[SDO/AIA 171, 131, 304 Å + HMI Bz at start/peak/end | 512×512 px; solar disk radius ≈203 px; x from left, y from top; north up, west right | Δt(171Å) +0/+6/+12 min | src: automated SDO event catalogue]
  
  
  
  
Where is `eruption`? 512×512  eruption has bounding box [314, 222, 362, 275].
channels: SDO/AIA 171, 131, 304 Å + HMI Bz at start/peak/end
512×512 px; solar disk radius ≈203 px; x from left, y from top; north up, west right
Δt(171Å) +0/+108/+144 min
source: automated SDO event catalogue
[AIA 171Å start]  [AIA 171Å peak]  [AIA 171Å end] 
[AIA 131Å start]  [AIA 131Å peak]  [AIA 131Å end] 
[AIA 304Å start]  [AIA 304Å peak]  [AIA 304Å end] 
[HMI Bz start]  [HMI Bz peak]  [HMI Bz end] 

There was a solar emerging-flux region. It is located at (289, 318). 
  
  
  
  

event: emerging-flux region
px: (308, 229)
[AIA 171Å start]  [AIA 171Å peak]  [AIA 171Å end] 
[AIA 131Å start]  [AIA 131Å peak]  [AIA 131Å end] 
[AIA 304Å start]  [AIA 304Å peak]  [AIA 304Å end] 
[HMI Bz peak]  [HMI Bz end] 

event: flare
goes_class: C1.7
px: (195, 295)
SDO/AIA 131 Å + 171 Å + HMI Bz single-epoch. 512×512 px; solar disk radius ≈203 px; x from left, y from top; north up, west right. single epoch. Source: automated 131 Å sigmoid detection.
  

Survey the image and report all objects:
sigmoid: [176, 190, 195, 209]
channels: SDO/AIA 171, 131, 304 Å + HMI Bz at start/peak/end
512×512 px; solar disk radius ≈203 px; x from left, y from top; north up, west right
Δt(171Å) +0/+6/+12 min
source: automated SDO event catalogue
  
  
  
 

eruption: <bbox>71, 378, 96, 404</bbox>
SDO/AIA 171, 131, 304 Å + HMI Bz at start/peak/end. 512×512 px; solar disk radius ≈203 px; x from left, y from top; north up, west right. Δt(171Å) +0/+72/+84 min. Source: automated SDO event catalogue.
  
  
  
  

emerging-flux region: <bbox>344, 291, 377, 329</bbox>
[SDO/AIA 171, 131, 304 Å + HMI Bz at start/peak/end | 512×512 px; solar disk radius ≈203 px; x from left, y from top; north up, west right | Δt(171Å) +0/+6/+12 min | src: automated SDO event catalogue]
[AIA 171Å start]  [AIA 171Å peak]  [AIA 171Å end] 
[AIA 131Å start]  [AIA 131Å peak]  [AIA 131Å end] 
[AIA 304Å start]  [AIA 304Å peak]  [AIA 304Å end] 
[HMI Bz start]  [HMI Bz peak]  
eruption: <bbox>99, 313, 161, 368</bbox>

ASSIGNED TASK: The full listing above is to be copied exactly, line for line.

TASK SOLUTION:
[SDO/AIA 171, 131, 304 Å + HMI Bz at start/peak/end | 512×512 px; solar disk radius ≈203 px; x from left, y from top; north up, west right | Δt(171Å) +0/+6/+12 min | src: automated SDO event catalogue]
  
  
  
  
Where is `eruption`? 512×512  eruption has bounding box [314, 222, 362, 275].
channels: SDO/AIA 171, 131, 304 Å + HMI Bz at start/peak/end
512×512 px; solar disk radius ≈203 px; x from left, y from top; north up, west right
Δt(171Å) +0/+108/+144 min
source: automated SDO event catalogue
[AIA 171Å start]  [AIA 171Å peak]  [AIA 171Å end] 
[AIA 131Å start]  [AIA 131Å peak]  [AIA 131Å end] 
[AIA 304Å start]  [AIA 304Å peak]  [AIA 304Å end] 
[HMI Bz start]  [HMI Bz peak]  [HMI Bz end] 

There was a solar emerging-flux region. It is located at (289, 318). 
  
  
  
  

event: emerging-flux region
px: (308, 229)
[AIA 171Å start]  [AIA 171Å peak]  [AIA 171Å end] 
[AIA 131Å start]  [AIA 131Å peak]  [AIA 131Å end] 
[AIA 304Å start]  [AIA 304Å peak]  [AIA 304Å end] 
[HMI Bz peak]  [HMI Bz end] 

event: flare
goes_class: C1.7
px: (195, 295)
SDO/AIA 131 Å + 171 Å + HMI Bz single-epoch. 512×512 px; solar disk radius ≈203 px; x from left, y from top; north up, west right. single epoch. Source: automated 131 Å sigmoid detection.
  

Survey the image and report all objects:
sigmoid: [176, 190, 195, 209]
channels: SDO/AIA 171, 131, 304 Å + HMI Bz at start/peak/end
512×512 px; solar disk radius ≈203 px; x from left, y from top; north up, west right
Δt(171Å) +0/+6/+12 min
source: automated SDO event catalogue
  
  
  
 

eruption: <bbox>71, 378, 96, 404</bbox>
SDO/AIA 171, 131, 304 Å + HMI Bz at start/peak/end. 512×512 px; solar disk radius ≈203 px; x from left, y from top; north up, west right. Δt(171Å) +0/+72/+84 min. Source: automated SDO event catalogue.
  
  
  
  

emerging-flux region: <bbox>344, 291, 377, 329</bbox>
[SDO/AIA 171, 131, 304 Å + HMI Bz at start/peak/end | 512×512 px; solar disk radius ≈203 px; x from left, y from top; north up, west right | Δt(171Å) +0/+6/+12 min | src: automated SDO event catalogue]
[AIA 171Å start]  [AIA 171Å peak]  [AIA 171Å end] 
[AIA 131Å start]  [AIA 131Å peak]  [AIA 131Å end] 
[AIA 304Å start]  [AIA 304Å peak]  [AIA 304Å end] 
[HMI Bz start]  [HMI Bz peak]  
eruption: <bbox>99, 313, 161, 368</bbox>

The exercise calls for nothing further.